[Data supplied Boundary: Start]
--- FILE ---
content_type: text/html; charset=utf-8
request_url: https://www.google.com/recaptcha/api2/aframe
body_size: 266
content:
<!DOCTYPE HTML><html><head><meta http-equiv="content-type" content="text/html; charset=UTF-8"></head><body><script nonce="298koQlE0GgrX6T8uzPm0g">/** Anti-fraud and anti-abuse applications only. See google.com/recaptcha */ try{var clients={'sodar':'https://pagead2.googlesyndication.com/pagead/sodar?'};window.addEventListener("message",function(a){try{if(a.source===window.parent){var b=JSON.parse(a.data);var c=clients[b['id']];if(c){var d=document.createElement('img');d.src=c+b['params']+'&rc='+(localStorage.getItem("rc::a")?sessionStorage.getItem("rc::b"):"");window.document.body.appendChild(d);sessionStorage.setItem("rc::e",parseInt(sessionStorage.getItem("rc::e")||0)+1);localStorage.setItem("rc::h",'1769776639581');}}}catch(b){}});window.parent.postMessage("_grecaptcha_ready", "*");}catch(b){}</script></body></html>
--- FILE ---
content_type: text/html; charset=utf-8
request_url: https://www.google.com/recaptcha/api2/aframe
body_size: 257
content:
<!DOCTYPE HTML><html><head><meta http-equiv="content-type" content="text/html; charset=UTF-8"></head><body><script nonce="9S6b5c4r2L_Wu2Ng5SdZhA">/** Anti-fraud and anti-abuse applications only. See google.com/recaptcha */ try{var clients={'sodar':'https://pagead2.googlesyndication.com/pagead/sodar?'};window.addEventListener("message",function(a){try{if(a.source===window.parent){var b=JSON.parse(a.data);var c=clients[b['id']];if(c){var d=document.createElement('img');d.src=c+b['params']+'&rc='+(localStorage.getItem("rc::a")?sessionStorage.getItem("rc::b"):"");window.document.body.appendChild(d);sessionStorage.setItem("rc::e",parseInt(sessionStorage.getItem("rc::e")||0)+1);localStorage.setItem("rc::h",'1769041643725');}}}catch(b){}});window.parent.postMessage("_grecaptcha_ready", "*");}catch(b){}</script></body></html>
[Data supplied Boundary: End]
## Directions
Please restate the records in full, word for word.

## Problem solution
--- FILE ---
content_type: text/html; charset=utf-8
request_url: https://www.google.com/recaptcha/api2/aframe
body_size: 266
content:
<!DOCTYPE HTML><html><head><meta http-equiv="content-type" content="text/html; charset=UTF-8"></head><body><script nonce="298koQlE0GgrX6T8uzPm0g">/** Anti-fraud and anti-abuse applications only. See google.com/recaptcha */ try{var clients={'sodar':'https://pagead2.googlesyndication.com/pagead/sodar?'};window.addEventListener("message",function(a){try{if(a.source===window.parent){var b=JSON.parse(a.data);var c=clients[b['id']];if(c){var d=document.createElement('img');d.src=c+b['params']+'&rc='+(localStorage.getItem("rc::a")?sessionStorage.getItem("rc::b"):"");window.document.body.appendChild(d);sessionStorage.setItem("rc::e",parseInt(sessionStorage.getItem("rc::e")||0)+1);localStorage.setItem("rc::h",'1769776639581');}}}catch(b){}});window.parent.postMessage("_grecaptcha_ready", "*");}catch(b){}</script></body></html>
--- FILE ---
content_type: text/html; charset=utf-8
request_url: https://www.google.com/recaptcha/api2/aframe
body_size: 257
content:
<!DOCTYPE HTML><html><head><meta http-equiv="content-type" content="text/html; charset=UTF-8"></head><body><script nonce="9S6b5c4r2L_Wu2Ng5SdZhA">/** Anti-fraud and anti-abuse applications only. See google.com/recaptcha */ try{var clients={'sodar':'https://pagead2.googlesyndication.com/pagead/sodar?'};window.addEventListener("message",function(a){try{if(a.source===window.parent){var b=JSON.parse(a.data);var c=clients[b['id']];if(c){var d=document.createElement('img');d.src=c+b['params']+'&rc='+(localStorage.getItem("rc::a")?sessionStorage.getItem("rc::b"):"");window.document.body.appendChild(d);sessionStorage.setItem("rc::e",parseInt(sessionStorage.getItem("rc::e")||0)+1);localStorage.setItem("rc::h",'1769041643725');}}}catch(b){}});window.parent.postMessage("_grecaptcha_ready", "*");}catch(b){}</script></body></html>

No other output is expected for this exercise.